DNA Nanostructures for Modular Growth Factor Delivery and Peripheral Nerve Repair

Abstract

Severe peripheral nerve injuries cause significant functional impairments due to limited regenerative capacity. Growth factors such as brain-derived neurotrophic factor (BDNF) and nerve growth factor promote neuronal differentiation and regeneration, but their controlled and efficient delivery remains challenging. Here, we present square block DNA nanostructures (SQBs) as a modular platform for the spatially controlled presentation of growth-factor-mimicking peptides. SQBs displaying 38 BDNF-mimicking peptides at 5 nm intervals enhanced the neuronal differentiation of human mesenchymal stem cells. Dual-ligand presentation was validated using fluorescein isothiocyanate and cyanine5.5, demonstrating ratio-controlled conjugation and colocalized delivery within single cells. In a sciatic nerve injury model, BDNF-functionalized SQBs modestly improved functional recovery, reduced muscle atrophy, and enhanced remyelination compared to the untreated crush group. Histological analysis revealed increased myelin sheath thickness and improved axonal integrity. These findings underscore potential SQBs as programmable and spatially precise delivery systems for neuroregenerative therapies and broader tissue repair strategies.

Collected data
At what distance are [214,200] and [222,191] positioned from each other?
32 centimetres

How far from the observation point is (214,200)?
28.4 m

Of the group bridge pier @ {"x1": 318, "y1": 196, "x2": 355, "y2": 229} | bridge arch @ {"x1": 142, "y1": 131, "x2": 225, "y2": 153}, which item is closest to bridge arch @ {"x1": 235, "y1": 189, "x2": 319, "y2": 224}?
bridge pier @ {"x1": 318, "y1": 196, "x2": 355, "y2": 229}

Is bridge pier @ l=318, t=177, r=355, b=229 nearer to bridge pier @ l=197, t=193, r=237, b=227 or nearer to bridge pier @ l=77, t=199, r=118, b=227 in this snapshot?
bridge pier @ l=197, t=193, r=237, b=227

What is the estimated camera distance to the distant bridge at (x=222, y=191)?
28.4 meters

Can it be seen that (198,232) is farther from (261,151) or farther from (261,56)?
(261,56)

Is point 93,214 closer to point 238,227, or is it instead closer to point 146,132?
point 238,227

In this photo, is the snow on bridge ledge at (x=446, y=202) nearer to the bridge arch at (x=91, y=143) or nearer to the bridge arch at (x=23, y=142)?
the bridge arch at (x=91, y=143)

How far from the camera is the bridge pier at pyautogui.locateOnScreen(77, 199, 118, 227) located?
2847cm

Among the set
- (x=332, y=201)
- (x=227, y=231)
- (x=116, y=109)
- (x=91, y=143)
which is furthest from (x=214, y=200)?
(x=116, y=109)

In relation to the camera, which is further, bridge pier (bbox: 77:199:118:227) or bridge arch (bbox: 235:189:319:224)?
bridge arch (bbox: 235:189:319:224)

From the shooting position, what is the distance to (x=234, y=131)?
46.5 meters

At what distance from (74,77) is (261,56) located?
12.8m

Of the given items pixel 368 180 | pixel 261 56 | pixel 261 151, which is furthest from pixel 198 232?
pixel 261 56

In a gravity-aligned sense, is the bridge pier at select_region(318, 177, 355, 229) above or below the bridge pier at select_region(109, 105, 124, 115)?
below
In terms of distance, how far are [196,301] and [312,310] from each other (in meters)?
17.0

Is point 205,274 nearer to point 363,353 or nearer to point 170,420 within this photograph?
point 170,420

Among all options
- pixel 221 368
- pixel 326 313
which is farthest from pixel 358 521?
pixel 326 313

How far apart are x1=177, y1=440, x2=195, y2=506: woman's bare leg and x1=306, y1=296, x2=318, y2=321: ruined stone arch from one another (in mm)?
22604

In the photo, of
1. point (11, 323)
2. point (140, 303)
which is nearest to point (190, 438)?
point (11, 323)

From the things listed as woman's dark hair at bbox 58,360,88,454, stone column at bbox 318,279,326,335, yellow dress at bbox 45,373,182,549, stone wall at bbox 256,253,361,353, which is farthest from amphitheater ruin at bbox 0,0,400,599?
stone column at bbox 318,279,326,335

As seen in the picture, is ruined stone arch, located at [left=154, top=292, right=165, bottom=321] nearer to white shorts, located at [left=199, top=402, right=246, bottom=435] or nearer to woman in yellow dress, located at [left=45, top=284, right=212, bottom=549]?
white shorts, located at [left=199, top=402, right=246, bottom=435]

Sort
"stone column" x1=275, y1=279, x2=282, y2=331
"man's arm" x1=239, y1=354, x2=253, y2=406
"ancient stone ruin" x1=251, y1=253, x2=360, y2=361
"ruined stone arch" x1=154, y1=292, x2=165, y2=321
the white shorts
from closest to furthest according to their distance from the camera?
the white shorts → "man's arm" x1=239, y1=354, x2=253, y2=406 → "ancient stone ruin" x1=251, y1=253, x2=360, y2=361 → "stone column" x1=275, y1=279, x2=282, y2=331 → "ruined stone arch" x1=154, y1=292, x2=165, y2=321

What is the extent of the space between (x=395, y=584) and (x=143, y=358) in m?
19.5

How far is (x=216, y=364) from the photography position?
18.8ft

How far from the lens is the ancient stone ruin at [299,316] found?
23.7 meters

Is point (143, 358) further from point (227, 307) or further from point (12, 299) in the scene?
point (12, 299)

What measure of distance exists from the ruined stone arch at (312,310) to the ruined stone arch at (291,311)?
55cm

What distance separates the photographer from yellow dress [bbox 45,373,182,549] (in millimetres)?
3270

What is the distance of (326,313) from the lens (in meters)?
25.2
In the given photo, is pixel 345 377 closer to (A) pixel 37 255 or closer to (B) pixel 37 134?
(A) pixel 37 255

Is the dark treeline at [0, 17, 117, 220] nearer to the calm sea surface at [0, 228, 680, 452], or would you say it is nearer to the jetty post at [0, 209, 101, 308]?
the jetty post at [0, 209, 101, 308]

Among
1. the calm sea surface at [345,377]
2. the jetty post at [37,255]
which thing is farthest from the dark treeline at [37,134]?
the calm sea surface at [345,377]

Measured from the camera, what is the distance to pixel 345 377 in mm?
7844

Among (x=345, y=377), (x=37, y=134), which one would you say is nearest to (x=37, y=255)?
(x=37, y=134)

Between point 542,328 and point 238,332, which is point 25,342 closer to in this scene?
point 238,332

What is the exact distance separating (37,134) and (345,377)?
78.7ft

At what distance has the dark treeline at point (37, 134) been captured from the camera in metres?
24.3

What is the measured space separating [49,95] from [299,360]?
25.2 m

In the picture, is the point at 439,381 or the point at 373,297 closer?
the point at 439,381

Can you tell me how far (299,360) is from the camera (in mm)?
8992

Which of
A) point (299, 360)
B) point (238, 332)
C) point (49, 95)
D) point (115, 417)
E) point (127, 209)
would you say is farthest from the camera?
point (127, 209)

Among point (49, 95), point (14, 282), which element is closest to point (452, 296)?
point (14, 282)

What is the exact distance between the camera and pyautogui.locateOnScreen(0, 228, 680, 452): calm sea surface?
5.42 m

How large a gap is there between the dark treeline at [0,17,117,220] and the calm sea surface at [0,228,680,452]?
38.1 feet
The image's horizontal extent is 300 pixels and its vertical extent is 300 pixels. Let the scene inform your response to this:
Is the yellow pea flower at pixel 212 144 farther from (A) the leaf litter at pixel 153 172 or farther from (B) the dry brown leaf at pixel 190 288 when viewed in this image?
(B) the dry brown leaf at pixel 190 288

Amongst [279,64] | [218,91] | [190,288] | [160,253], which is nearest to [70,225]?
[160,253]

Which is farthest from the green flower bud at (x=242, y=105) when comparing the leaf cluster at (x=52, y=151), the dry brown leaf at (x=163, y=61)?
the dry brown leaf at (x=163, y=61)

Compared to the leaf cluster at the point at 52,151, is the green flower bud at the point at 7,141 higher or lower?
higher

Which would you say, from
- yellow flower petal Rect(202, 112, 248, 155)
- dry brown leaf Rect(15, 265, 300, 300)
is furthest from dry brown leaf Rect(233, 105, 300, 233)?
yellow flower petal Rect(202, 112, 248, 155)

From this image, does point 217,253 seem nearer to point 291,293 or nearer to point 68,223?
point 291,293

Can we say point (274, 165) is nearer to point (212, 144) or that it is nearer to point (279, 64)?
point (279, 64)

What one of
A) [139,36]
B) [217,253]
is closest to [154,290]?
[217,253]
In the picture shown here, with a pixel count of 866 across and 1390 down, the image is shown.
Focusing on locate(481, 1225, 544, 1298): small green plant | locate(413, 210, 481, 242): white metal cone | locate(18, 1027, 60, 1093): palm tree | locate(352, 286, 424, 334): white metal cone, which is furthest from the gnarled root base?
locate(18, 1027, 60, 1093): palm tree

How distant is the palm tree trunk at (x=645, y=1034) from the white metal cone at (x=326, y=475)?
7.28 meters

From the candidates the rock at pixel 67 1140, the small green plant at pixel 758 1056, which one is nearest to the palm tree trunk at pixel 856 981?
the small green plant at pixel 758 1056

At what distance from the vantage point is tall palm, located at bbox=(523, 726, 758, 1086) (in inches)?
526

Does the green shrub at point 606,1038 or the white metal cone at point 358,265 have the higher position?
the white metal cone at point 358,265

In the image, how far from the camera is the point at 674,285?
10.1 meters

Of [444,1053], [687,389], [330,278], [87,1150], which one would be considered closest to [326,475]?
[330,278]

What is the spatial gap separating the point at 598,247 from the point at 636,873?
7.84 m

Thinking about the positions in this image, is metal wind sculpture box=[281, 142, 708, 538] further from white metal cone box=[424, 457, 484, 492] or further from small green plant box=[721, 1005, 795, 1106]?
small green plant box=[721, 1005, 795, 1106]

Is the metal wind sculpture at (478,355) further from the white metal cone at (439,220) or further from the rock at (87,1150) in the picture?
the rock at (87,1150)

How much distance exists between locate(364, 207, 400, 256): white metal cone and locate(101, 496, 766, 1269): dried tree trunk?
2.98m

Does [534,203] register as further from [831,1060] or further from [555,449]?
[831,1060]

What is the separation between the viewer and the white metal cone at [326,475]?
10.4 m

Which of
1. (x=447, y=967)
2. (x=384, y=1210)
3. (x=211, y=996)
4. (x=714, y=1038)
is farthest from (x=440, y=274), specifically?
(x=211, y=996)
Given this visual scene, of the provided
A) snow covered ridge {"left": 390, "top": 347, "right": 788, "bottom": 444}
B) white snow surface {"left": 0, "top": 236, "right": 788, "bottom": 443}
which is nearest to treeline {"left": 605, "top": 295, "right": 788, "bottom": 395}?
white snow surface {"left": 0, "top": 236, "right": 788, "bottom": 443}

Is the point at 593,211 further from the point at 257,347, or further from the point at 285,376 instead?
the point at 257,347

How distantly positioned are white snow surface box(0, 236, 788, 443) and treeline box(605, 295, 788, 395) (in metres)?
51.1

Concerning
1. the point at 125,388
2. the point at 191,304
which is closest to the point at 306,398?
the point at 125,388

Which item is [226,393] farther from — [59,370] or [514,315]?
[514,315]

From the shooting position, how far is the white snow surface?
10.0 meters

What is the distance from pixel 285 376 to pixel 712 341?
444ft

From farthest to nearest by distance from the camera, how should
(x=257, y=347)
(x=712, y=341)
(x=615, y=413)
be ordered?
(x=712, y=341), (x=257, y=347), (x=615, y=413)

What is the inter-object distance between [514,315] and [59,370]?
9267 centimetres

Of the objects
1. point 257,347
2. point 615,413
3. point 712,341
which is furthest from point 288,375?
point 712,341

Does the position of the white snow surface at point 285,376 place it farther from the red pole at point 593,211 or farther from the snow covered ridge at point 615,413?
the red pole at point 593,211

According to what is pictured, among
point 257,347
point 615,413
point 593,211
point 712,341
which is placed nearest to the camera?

-- EXERCISE REQUIREMENTS --
Answer these questions using the abstract on DNA nanostructures for nerve repair:
1. How many BDNF-mimicking peptides did the SQBs display, and at what spacing?
2. Which two dyes were used to validate dual-ligand presentation?
3. In the sciatic nerve injury model, what group were the BDNF-functionalized SQBs compared with?

-- ANSWER TO THIS PROBLEM --
1. 38 peptides, at 5 nm intervals.
2. Fluorescein isothiocyanate and cyanine5.5.
3. The untreated crush group.